SHORT PROBLEM: Set down the data below verbatim, line for line, with no changes.

---*---

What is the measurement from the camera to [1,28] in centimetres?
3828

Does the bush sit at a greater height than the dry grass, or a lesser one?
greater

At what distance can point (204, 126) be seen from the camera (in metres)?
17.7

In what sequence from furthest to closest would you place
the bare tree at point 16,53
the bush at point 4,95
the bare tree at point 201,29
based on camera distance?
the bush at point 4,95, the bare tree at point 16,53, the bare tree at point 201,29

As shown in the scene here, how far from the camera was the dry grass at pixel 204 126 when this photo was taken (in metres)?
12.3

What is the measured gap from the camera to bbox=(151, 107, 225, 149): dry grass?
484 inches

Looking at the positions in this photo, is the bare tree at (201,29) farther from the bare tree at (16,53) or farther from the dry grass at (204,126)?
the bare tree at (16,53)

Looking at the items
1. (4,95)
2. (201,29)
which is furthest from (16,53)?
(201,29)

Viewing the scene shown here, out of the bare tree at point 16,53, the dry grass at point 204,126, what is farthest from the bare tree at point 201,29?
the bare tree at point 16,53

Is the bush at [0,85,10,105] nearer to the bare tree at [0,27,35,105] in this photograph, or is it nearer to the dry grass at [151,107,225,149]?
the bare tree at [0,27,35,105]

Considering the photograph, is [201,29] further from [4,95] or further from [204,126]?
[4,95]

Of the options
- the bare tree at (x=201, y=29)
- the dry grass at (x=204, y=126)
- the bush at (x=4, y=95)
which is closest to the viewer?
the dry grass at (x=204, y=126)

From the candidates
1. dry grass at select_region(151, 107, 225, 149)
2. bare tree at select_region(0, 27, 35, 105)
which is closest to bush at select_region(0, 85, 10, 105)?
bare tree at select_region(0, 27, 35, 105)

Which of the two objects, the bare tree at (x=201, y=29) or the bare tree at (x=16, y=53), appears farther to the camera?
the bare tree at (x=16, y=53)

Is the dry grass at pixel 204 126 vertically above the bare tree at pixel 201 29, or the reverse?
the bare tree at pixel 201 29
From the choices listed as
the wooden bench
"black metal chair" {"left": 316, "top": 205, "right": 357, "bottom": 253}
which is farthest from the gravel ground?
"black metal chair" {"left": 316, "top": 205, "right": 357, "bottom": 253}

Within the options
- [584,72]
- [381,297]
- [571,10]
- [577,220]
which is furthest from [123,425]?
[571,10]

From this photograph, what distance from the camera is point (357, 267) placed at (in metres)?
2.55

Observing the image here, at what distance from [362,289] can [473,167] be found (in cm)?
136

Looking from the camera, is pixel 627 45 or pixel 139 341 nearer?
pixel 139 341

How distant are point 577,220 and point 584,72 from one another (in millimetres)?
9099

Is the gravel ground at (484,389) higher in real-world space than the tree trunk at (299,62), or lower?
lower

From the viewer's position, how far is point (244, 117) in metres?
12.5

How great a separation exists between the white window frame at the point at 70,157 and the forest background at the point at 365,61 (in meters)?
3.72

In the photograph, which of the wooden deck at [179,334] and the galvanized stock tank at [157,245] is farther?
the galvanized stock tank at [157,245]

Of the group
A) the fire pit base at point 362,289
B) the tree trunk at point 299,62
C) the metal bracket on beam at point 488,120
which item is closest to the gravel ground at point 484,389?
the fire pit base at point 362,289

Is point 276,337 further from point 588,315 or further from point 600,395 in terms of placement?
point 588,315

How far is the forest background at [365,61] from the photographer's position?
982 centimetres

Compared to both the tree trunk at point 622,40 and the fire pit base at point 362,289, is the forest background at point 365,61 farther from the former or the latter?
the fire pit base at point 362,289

---*---

WRITTEN REPLY:
What is the measurement from the camera to [1,28] in centimetres?
3828

Does the bush sit at a greater height than the dry grass, or a lesser one?
greater

At what distance can point (204, 126) be seen from the camera (in metres)?
17.7

In what sequence from furthest to closest would you place
the bare tree at point 16,53
the bush at point 4,95
the bare tree at point 201,29
based on camera distance?
the bush at point 4,95, the bare tree at point 16,53, the bare tree at point 201,29

As shown in the scene here, how far from the camera was the dry grass at pixel 204 126 when this photo was taken (in metres)?
12.3

What is the measured gap from the camera to bbox=(151, 107, 225, 149): dry grass?
484 inches

Looking at the positions in this photo, is the bare tree at (201,29) farther from the bare tree at (16,53) or farther from the dry grass at (204,126)?
the bare tree at (16,53)

Looking at the items
1. (4,95)
2. (201,29)
which is furthest from (16,53)?
(201,29)

Viewing the scene shown here, out of the bare tree at point 16,53, the dry grass at point 204,126, what is farthest from the bare tree at point 201,29?
the bare tree at point 16,53

Is the bush at [0,85,10,105] nearer to the bare tree at [0,27,35,105] in this photograph, or is it nearer to the dry grass at [151,107,225,149]?
the bare tree at [0,27,35,105]

Considering the photograph, is [201,29] further from [4,95] or further from [204,126]?
[4,95]

Of the options
- the bare tree at (x=201, y=29)
- the dry grass at (x=204, y=126)
- the bush at (x=4, y=95)
which is closest to the viewer?
the dry grass at (x=204, y=126)

From the candidates
1. dry grass at select_region(151, 107, 225, 149)
2. bare tree at select_region(0, 27, 35, 105)
which is closest to bush at select_region(0, 85, 10, 105)?
bare tree at select_region(0, 27, 35, 105)

Which of the two objects, the bare tree at (x=201, y=29) or the bare tree at (x=16, y=53), appears farther to the camera?
the bare tree at (x=16, y=53)

Is the dry grass at pixel 204 126 vertically above the bare tree at pixel 201 29, or the reverse?
the bare tree at pixel 201 29
From the choices listed as
the wooden bench
"black metal chair" {"left": 316, "top": 205, "right": 357, "bottom": 253}
which is farthest from the gravel ground?
"black metal chair" {"left": 316, "top": 205, "right": 357, "bottom": 253}

Within the options
- [584,72]
- [381,297]
- [571,10]
- [577,220]
which is furthest from [123,425]?
[571,10]

From this photograph, what distance from the camera is point (357, 267) placed at (in metres)?
2.55

Observing the image here, at what distance from [362,289] can [473,167] be found (in cm)?
136

Looking from the camera, is pixel 627 45 or pixel 139 341 nearer?
pixel 139 341

How distant are point 577,220 and point 584,72 from one another (in millimetres)?
9099

Is the gravel ground at (484,389) higher in real-world space than the tree trunk at (299,62), or lower?
lower

From the viewer's position, how far is point (244, 117) in metres?
12.5

How great a separation exists between the white window frame at the point at 70,157 and the forest background at the point at 365,61 (in meters)?
3.72

In the photograph, which of the wooden deck at [179,334] and the galvanized stock tank at [157,245] is farther?
the galvanized stock tank at [157,245]

Of the group
A) the fire pit base at point 362,289
B) the tree trunk at point 299,62
C) the metal bracket on beam at point 488,120
which item is closest to the gravel ground at point 484,389?
the fire pit base at point 362,289

Is point 276,337 further from point 588,315 or further from point 600,395 in terms of placement?
point 588,315

How far is the forest background at [365,61] from the photographer's position?
982 centimetres

Compared to both the tree trunk at point 622,40 and the fire pit base at point 362,289, is the forest background at point 365,61 farther from the former or the latter?
the fire pit base at point 362,289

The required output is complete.